Input:
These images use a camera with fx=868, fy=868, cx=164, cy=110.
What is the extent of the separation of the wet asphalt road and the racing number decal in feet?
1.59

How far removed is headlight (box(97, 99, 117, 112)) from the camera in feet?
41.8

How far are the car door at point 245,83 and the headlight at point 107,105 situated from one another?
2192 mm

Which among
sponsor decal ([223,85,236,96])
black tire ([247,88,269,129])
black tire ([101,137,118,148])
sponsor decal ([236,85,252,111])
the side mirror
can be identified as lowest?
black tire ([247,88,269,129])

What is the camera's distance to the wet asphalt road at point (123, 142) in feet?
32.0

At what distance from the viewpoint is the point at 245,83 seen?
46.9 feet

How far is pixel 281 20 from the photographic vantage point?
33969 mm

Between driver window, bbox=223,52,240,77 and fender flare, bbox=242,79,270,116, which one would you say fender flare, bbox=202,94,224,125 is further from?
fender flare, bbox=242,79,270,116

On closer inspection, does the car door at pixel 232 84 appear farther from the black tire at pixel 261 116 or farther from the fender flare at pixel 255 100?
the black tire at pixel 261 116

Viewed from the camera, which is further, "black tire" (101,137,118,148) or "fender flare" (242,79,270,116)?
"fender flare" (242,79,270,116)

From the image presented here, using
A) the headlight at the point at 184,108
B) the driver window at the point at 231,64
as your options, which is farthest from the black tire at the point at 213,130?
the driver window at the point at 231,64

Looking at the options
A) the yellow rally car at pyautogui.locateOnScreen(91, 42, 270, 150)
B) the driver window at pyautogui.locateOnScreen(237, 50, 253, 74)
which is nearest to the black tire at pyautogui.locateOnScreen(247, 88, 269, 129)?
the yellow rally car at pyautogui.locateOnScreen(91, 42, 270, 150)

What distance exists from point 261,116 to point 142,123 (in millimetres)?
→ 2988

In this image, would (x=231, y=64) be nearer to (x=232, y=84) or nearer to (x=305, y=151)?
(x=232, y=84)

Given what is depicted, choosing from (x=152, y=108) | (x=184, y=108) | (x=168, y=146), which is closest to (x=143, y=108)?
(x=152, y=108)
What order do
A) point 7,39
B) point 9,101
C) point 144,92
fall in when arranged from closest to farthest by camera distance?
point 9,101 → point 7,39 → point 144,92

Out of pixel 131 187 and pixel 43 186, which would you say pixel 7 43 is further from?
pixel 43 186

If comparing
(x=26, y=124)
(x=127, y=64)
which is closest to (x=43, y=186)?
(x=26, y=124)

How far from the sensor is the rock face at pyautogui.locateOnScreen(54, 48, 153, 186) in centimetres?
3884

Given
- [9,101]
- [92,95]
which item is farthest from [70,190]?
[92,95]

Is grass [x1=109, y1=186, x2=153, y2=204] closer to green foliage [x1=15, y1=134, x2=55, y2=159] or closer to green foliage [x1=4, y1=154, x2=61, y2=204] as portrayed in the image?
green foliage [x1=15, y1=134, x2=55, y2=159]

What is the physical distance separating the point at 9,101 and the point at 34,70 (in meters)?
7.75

---

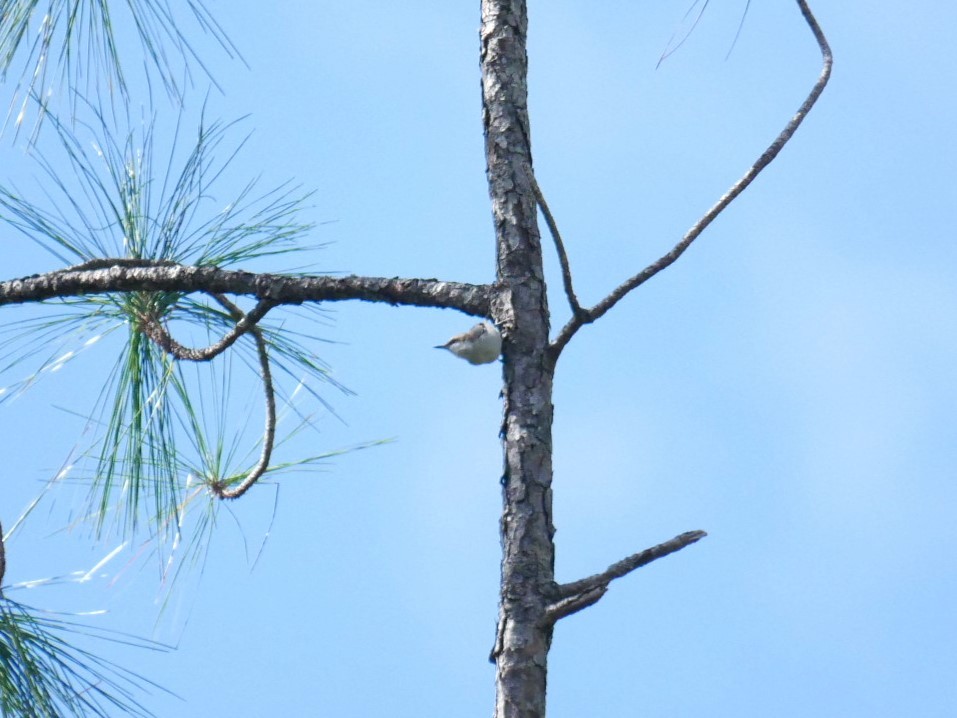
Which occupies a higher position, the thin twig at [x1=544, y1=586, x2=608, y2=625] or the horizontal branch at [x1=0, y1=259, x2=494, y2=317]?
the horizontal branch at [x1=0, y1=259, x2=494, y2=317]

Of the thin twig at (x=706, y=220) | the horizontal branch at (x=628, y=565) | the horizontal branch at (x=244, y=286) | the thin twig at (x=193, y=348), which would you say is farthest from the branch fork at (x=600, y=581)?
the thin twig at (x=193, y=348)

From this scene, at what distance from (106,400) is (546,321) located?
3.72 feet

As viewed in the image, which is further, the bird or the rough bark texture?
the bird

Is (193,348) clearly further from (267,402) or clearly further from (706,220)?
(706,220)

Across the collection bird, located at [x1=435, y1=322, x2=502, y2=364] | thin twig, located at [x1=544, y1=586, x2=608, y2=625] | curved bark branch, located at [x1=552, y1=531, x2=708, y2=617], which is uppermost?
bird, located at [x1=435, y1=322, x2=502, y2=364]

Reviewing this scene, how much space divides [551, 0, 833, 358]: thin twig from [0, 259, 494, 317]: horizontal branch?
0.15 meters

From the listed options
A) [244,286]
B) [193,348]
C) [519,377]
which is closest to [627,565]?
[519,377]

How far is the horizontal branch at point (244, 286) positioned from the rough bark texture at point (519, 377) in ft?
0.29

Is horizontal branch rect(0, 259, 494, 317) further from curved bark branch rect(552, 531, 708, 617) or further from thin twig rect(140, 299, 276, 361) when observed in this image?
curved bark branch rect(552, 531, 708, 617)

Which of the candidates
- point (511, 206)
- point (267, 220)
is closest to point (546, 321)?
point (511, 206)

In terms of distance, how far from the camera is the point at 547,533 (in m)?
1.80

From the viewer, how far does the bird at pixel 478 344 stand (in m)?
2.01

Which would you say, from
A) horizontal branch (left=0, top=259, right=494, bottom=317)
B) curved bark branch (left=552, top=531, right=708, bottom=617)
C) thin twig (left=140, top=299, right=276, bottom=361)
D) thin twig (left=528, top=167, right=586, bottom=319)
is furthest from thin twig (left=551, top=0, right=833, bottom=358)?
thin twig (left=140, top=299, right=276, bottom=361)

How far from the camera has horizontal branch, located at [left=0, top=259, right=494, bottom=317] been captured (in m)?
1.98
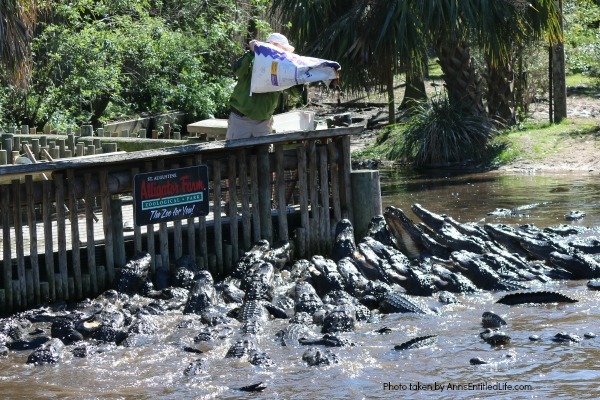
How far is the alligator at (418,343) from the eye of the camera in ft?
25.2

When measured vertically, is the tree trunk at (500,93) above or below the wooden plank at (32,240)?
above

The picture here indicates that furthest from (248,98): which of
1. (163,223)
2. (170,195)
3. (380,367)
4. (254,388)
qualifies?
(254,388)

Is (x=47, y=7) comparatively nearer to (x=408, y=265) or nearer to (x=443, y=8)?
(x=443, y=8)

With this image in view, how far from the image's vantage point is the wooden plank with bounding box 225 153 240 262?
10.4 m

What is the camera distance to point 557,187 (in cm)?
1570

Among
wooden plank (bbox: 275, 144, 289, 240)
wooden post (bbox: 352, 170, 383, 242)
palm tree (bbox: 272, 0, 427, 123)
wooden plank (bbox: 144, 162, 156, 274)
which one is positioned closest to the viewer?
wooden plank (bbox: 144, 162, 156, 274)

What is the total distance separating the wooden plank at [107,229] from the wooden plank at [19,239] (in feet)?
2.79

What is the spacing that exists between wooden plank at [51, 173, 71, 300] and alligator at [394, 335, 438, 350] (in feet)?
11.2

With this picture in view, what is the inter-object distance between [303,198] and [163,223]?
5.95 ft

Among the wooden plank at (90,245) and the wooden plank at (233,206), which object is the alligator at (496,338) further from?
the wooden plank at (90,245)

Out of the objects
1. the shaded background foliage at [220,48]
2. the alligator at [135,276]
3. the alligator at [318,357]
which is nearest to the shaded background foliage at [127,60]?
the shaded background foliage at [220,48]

Task requirements: Count the lines in the items above that contain the string "right". Reply with the number only.

Response: 7